(Selected passage begins)

GDPR adds the privacy lens. If Conditional Access protects systems that process personal data, it supports Article 5 accountability principles, Article 24 controller responsibility, Article 25 data protection by design and Article 32 security of processing. If unauthorized access is suspected, Conditional Access logs may become part of breach assessment and notification evidence.
The mistake is treating these as separate audit requests. The mature approach is one Conditional Access governance model that can be sliced by framework, regulator, customer or board audience.
Configuration Is Not Governance
Most organizations can answer the question, “What is configured?” Fewer can answer the harder questions:
- Why is this Conditional Access policy configured this way?
- Which risk scenario does it treat?
- Which policy clause requires it?
- Who approved the change?
- Which users, applications and devices are excluded?
- How is it tested?
- What logs prove it worked?
- How often is it reviewed?
- What happens when it fails?
This is where audit findings usually appear. Policies exist but are not linked to Microsoft Entra settings. Device compliance is owned by IT operations but not mapped to access control risk. Sign-in risk policies are enabled without documented thresholds or escalation rules. Session restrictions are configured but never tested from unmanaged devices. Logs are retained but not curated into audit evidence.
Clarysec treats this as a traceability problem. Every Conditional Access decision should connect policy, risk, control, configuration, evidence and review.
The SME Cloud Usage Policy-sme Cloud Usage Policy-sme - SME states:
Multi-factor authentication (MFA) for administrative and user accounts
From section “Policy Implementation Requirements”, policy clause 6.2.2.
That clause is the mandate. The Conditional Access rule is the enforcement. The sign-in log is the evidence. The review record proves oversight.
The SME Network Security Policy-sme Network Security Policy-sme - SME adds the endpoint posture requirement:
Systems without up-to-date antivirus, patches, or an acceptable device posture must be blocked or quarantined
From section “Policy Implementation Requirements”, policy clause 6.4.3.
In Microsoft Entra terms, this can become “require compliant device,” “block unsupported platforms,” “restrict unmanaged browser sessions,” or “deny access to high-risk applications from unknown devices.” But the control is not complete until the organization can prove scope, approval, testing, exceptions and monitoring.
Build the Governance Foundation Before the Rule Set
A strong Conditional Access program starts outside the Entra portal. It starts with the ISMS, risk register, access control policy, cloud usage policy, SoA and evidence model.
Clarysec’s Zenith Blueprint: An Auditor’s 30-Step Roadmap Zenith Blueprint gives a practical sequence. In the Risk Management phase, Step 13, Risk Treatment Planning and Statement of Applicability, it instructs organizations to connect controls to risks and regulatory drivers:
Cross-reference regulations: If certain controls are implemented specifically to comply with GDPR, NIS2, or DORA, you can note that in either the Risk Register (as part of risk impact justification) or in the SoA notes.
For Conditional Access, that changes the evidence story. Instead of saying, “We enabled MFA,” the organization can say:
- Risk scenario: Compromised user credentials allow unauthorized access to customer data in Microsoft 365 and finance SaaS.

(Selected passage ends)
(Data shown begins)

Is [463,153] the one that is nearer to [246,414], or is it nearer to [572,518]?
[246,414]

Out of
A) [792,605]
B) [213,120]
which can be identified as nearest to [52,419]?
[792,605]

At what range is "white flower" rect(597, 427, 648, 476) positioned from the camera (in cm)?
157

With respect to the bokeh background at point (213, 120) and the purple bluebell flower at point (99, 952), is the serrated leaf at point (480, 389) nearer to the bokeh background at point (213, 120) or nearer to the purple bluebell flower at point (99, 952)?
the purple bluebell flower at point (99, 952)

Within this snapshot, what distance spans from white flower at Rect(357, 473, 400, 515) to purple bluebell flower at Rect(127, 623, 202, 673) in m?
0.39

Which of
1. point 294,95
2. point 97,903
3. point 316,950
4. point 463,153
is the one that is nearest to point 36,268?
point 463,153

(Data shown ends)
(Data shown begins)

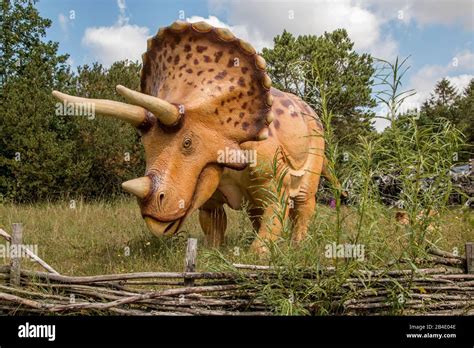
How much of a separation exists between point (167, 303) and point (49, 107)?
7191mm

(Data shown ends)

Work item A: In the passage on Conditional Access governance, rewrite the paragraph beginning "This is where audit findings usually appear" as a short list that keeps its main facts.
Work item B: Write a continuation of the passage on Conditional Access governance, picking up after its last sentence.

Answer A:
Audit findings usually appear where:
- policies exist but are not linked to Microsoft Entra settings
- device compliance is owned by IT operations but not mapped to access control risk
- sign-in risk policies are enabled without documented thresholds or escalation rules
- session restrictions are configured but never tested from unmanaged devices
- logs are retained but not curated into audit evidence

Answer B:
- Risk owner: Head of IT Security.
- Treatment: Entra Conditional Access requires strong MFA for privileged roles, MFA for users, sign-in risk blocking, compliant devices for sensitive applications and session restrictions for unmanaged endpoints.
- ISO/IEC 27002:2022 mapping: 5.15, 5.16, 5.17, 5.18, 8.1, 8.2, 8.3, 8.5, 8.15 and 8.16.
- Regulatory mapping: NIS2 Articles 20, 21 and 23, DORA Articles 5, 6, 9, 10, 17 and 18, GDPR Articles 24, 25, 32 and 33.
- Evidence: Policy approval, Conditional Access export, change ticket, test results, sign-in logs, device compliance reports, exception register, SOC tickets and management review minutes.
The Zenith Blueprint also explains in the Controls in Action phase, Step 19, why endpoint posture belongs in the access decision:
Access to information via endpoints must be context-aware. For example, does the device meet minimum security standards before accessing company resources? Has it recently passed a malware scan? Is it connecting from an unusual location or network? Integrating with Zero Trust principles, endpoint posture can feed into conditional access, denying entry until the device proves it’s safe.
That is the core governance principle. Conditional Access should be risk-based, context-aware and evidence-producing.
Map Conditional Access Decisions to Control Objectives
A mature program defines standard access decisions, then maps each one to governance intent and evidence. This prevents policy sprawl and makes audit conversations easier.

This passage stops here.